# The problem
Print the whole listing, unchanged.

START Materials provided

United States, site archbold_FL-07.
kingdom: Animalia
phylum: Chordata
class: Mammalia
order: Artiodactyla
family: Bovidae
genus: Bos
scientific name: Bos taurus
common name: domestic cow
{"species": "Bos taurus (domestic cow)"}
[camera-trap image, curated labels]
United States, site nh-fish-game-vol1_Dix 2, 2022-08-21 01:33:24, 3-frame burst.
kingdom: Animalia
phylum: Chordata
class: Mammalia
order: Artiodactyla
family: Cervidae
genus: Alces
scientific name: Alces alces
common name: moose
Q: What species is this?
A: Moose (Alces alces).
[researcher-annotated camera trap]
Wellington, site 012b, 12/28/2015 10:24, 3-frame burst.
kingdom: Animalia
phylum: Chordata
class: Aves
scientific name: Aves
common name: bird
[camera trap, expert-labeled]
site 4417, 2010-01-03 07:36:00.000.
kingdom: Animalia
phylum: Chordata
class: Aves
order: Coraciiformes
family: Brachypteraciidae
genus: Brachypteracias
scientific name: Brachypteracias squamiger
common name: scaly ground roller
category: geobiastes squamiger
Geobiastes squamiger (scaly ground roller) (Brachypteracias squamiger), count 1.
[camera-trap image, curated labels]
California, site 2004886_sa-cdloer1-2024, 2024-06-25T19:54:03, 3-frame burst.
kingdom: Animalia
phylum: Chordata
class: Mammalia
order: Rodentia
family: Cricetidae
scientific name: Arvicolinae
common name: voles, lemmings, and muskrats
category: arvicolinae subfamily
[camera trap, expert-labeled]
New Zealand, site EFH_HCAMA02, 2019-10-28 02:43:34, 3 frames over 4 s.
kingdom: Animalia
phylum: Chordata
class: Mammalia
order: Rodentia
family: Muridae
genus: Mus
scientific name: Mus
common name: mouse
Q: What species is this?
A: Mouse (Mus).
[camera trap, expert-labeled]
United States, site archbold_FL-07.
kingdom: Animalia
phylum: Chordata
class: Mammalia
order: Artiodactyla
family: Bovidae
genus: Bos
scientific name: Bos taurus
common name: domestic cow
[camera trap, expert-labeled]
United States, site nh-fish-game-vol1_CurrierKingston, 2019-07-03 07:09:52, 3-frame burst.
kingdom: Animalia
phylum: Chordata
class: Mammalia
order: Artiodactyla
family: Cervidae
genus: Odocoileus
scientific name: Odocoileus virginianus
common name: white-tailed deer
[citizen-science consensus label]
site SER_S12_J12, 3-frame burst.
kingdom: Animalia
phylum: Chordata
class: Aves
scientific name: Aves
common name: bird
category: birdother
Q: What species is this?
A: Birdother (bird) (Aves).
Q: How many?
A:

END Materials provided

# Answer to the exercise
United States, site archbold_FL-07.
kingdom: Animalia
phylum: Chordata
class: Mammalia
order: Artiodactyla
family: Bovidae
genus: Bos
scientific name: Bos taurus
common name: domestic cow
{"species": "Bos taurus (domestic cow)"}
[camera-trap image, curated labels]
United States, site nh-fish-game-vol1_Dix 2, 2022-08-21 01:33:24, 3-frame burst.
kingdom: Animalia
phylum: Chordata
class: Mammalia
order: Artiodactyla
family: Cervidae
genus: Alces
scientific name: Alces alces
common name: moose
Q: What species is this?
A: Moose (Alces alces).
[researcher-annotated camera trap]
Wellington, site 012b, 12/28/2015 10:24, 3-frame burst.
kingdom: Animalia
phylum: Chordata
class: Aves
scientific name: Aves
common name: bird
[camera trap, expert-labeled]
site 4417, 2010-01-03 07:36:00.000.
kingdom: Animalia
phylum: Chordata
class: Aves
order: Coraciiformes
family: Brachypteraciidae
genus: Brachypteracias
scientific name: Brachypteracias squamiger
common name: scaly ground roller
category: geobiastes squamiger
Geobiastes squamiger (scaly ground roller) (Brachypteracias squamiger), count 1.
[camera-trap image, curated labels]
California, site 2004886_sa-cdloer1-2024, 2024-06-25T19:54:03, 3-frame burst.
kingdom: Animalia
phylum: Chordata
class: Mammalia
order: Rodentia
family: Cricetidae
scientific name: Arvicolinae
common name: voles, lemmings, and muskrats
category: arvicolinae subfamily
[camera trap, expert-labeled]
New Zealand, site EFH_HCAMA02, 2019-10-28 02:43:34, 3 frames over 4 s.
kingdom: Animalia
phylum: Chordata
class: Mammalia
order: Rodentia
family: Muridae
genus: Mus
scientific name: Mus
common name: mouse
Q: What species is this?
A: Mouse (Mus).
[camera trap, expert-labeled]
United States, site archbold_FL-07.
kingdom: Animalia
phylum: Chordata
class: Mammalia
order: Artiodactyla
family: Bovidae
genus: Bos
scientific name: Bos taurus
common name: domestic cow
[camera trap, expert-labeled]
United States, site nh-fish-game-vol1_CurrierKingston, 2019-07-03 07:09:52, 3-frame burst.
kingdom: Animalia
phylum: Chordata
class: Mammalia
order: Artiodactyla
family: Cervidae
genus: Odocoileus
scientific name: Odocoileus virginianus
common name: white-tailed deer
[citizen-science consensus label]
site SER_S12_J12, 3-frame burst.
kingdom: Animalia
phylum: Chordata
class: Aves
scientific name: Aves
common name: bird
category: birdother
Q: What species is this?
A: Birdother (bird) (Aves).
Q: How many?
A:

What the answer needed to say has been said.